Wheeler will continue as director of the Hubbard United Methodist Church choir, tune pianos and nurture a few students.
"At 80, it's time to ease up a bit."
But his legacy will continue.
Wheeler has elevated musical stature in the Park Rapids area since 1991, when he and Solon Green co-founded the Park Rapids Area Community Band. The first concert was Dec. 7, 1991, marking the 50th anniversary of the bombing of Pearl Harbor.
He directed the band for the next 13 years, until he assumed the role of music director at Hubbard United Methodist. "I decided I couldn't do both."
Wheeler brings a varied musical background to the podium. During the Korean War he was selected as a member of the 541st Air Force Band. After his tour of duty, he headed to college and embarked on a career in teaching instrumental music, while also directing church choirs.
He taught at the College of St. Thomas (now the University of St. Thomas) until 1978, when he retired from teaching and began fundraising in a professional capacity for schools and other groups in St. Paul.
He moved to Park Rapids in 1981, covering the northern tier of the state for his employer.
"But I missed music, directing a performance group," he said.
He decided to strike up the band.
"I have always envied people who have music as a hobby," he said, as opposed to their main vocation. "For 15 years, I was out of touch," until he picked up the community band baton.
Then, Nadine, now wife of 12 years, "grabbed me and told me I needed to sing," he said of his initial role with Classic Chorale. He'd met her in the band.
"I have come to appreciate choral music much more due to the intimacy of words," he said. "Band has colors and contrasts. Choral music has text. Both mediums produce musical thrills."
His favored band composer is John Williams, a contemporary musician. He reveres John Rutter for his choral works, one of his new pieces, "Carol of the Magi," to be on the weekend programs.

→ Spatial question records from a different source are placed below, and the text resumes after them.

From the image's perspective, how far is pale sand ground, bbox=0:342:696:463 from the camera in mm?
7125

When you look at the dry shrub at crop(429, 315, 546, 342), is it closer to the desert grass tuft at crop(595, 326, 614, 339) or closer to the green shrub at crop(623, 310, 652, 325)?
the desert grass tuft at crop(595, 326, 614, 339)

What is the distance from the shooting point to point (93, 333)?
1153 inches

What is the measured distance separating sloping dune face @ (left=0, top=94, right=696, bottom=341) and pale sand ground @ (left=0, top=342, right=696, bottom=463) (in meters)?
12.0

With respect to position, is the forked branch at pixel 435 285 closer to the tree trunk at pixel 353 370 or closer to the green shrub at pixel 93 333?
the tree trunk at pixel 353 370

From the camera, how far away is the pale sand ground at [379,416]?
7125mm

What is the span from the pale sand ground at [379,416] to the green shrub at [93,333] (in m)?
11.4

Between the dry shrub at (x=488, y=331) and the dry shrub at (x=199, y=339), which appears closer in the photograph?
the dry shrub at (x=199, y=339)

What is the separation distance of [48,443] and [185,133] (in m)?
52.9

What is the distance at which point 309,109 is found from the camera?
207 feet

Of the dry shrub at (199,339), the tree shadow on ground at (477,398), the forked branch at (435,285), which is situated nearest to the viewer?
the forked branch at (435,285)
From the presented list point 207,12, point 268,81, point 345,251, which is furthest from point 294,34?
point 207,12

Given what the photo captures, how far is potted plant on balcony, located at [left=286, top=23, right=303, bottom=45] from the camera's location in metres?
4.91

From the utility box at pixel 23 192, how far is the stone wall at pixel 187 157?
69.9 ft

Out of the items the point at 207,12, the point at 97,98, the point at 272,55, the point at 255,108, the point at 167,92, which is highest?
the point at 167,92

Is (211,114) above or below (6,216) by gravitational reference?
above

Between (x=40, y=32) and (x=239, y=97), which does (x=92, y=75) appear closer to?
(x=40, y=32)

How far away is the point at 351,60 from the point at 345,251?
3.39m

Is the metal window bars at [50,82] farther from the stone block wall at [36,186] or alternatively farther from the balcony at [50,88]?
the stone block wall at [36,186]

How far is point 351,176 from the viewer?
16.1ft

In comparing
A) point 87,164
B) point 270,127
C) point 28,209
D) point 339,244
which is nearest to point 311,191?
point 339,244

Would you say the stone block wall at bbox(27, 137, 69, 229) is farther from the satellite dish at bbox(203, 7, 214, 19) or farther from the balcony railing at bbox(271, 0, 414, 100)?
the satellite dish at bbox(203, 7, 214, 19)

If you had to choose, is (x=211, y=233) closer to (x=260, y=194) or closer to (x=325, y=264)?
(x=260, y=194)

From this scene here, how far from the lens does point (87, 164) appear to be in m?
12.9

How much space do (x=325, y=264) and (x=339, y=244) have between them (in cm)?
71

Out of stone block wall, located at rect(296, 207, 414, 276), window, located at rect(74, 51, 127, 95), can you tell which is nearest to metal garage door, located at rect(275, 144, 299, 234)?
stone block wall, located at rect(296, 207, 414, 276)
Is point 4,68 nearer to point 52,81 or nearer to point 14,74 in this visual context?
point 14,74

The performances at 7:30 p.m. Friday and 3 p.m. Sunday at St. Johns Lutheran will open with "Christmas Alleluia," featuring brass and organ.
A special arrangement of "Oh Come, Oh Come, Emanuel" will stir auditory senses, as will a "challenging" rendition of "Ukrainian Bell Carol." And two arrangements of "Jingle Bells," the original and "souped-up" version, promise to "appeal to kids of all ages.
"I take great pride in providing a program with audience appeal, while challenging the Classic Chorale," the director said.
He may be taking his last bow before the Classic Chorale audience, but his musical aspirations continue.
His "bucket list" includes forming a 30-member wind ensemble to perform works he's arranged and composed. "So the kids have a record," he said of his five children.
And he intends to form a 16-member dance band to perform music from the World War II era.
"That's the good stuff."
Jason Wright has been chosen as interim director of the Classic Chorale.